POJ2154 Color 【Polya定理 + 欧拉函数】

题目

Beads of N colors are connected together into a circular necklace of N beads (N<=1000000000). Your job is to calculate how many different kinds of the necklace can be produced. You should know that the necklace might not use up all the N colors, and the repetitions that are produced by rotation around the center of the circular necklace are all neglected.

You only need to output the answer module a given number P.

输入格式

The first line of the input is an integer X (X <= 3500) representing the number of test cases. The following X lines each contains two numbers N and P (1 <= N <= 1000000000, 1 <= P <= 30000), representing a test case.

输出格式

For each test case, output one line containing the answer.

输入样例

5

1 30000

2 30000

3 30000

4 30000

5 30000

输出样例

1

3

11

70

629

题解

题意：

用n种颜色染n个点的环，问有多少本质不同的染法

Polya定理##

我们设置换群为G，\(c(i)\)表示置换i的循环节个数，m为色数，L为答案

则\(L = \frac{1}{\mid G \mid} \sum_{i=1}^{s} m^{c(i)}\)

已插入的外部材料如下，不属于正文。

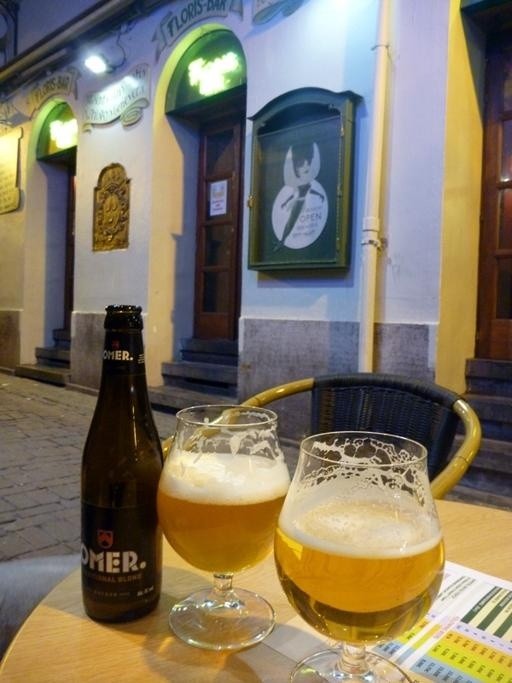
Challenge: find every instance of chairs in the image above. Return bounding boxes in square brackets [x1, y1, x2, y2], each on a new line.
[156, 373, 482, 501]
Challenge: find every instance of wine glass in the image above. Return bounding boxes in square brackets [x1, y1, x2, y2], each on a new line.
[274, 430, 446, 683]
[152, 404, 289, 653]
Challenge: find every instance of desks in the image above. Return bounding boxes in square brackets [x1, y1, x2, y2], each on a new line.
[0, 500, 512, 683]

本题有n个置换，置换i循环节个数为\(gcd(n,i)\)

那么我们有：

\(ans = \frac{1}{n} \sum_{i=1}^{n} n^{gcd(n,i)}\)

\(\qquad = \frac{1}{n} \sum_{d|n} n^d \sum_{i=1}^{n}[gcd(n,i)==1]\)

\(\qquad = \sum_{d|n} n^{d-1} \sum_{i=1}^{n/d}[gcd(n/d,i)==1]\)

\(\qquad = \sum_{d|n} n^{d-1} \phi(n/d)\)

#include<iostream>
#include<cmath>
#include<cstdio>
#include<cstring>
#include<algorithm>
#define LL long long int
#define REP(i,n) for (int i = 1; i <= (n); i++)
#define Redge(u) for (int k = h[u],to; k; k = ed[k].nxt)
#define BUG(s,n) for (int i = 1; i <= (n); i++) cout<<s[i]<<' '; puts("");
using namespace std;
const int maxn = 100005,maxm = 100005,INF = 1000000000;
inline int read(){
	int out = 0,flag = 1; char c = getchar();
	while (c < 48 || c > 57) {if (c == '-') flag = -1; c = getchar();}
	while (c >= 48 && c <= 57) {out = (out << 3) + (out << 1) + c - '0'; c = getchar();}
	return out * flag;
}
int P,prime[maxn],primei;
bool isn[maxn];
void init(){
	for (int i = 2; i < maxn; i++){
		if (!isn[i]) prime[++primei] = i;
		for (int j = 1; j <= primei && i * prime[j] < maxn; j++){
			isn[i * prime[j]] = true;
			if (i % prime[j] == 0) break;
		}
	}
}
int qpow(int a,int b){
	int ans = 1;
	for (; b; b >>= 1,a = (LL)a * a % P)
		if (b & 1) ans = (LL)ans * a % P;
	return ans;
}
int phi(int n){
	int ans = n;
	for (int i = 1; prime[i] * prime[i] <= n; i++){
		int p = prime[i];
		if (n % p == 0){
			ans = ans - ans / p;
			while (n % p == 0) n /= p;
		}
	}
	if (n > 1) ans = ans - ans / n;
	return ans % P;
}
int cal(int n,int d){
	return qpow(n,d - 1) * phi(n / d) % P;
}
int main(){
	init();
	int T = read(),n,ans;
	while (T--){
		n = read(); P = read(); ans = 0;
		for (int i = 1; i * i <= n; i++){
			if (n % i == 0){
				ans = (ans + cal(n,i)) % P;
				if (i * i != n) ans = (ans + cal(n,n / i)) % P;
			}
		}
		printf("%d\n",ans);
	}
	return 0;
}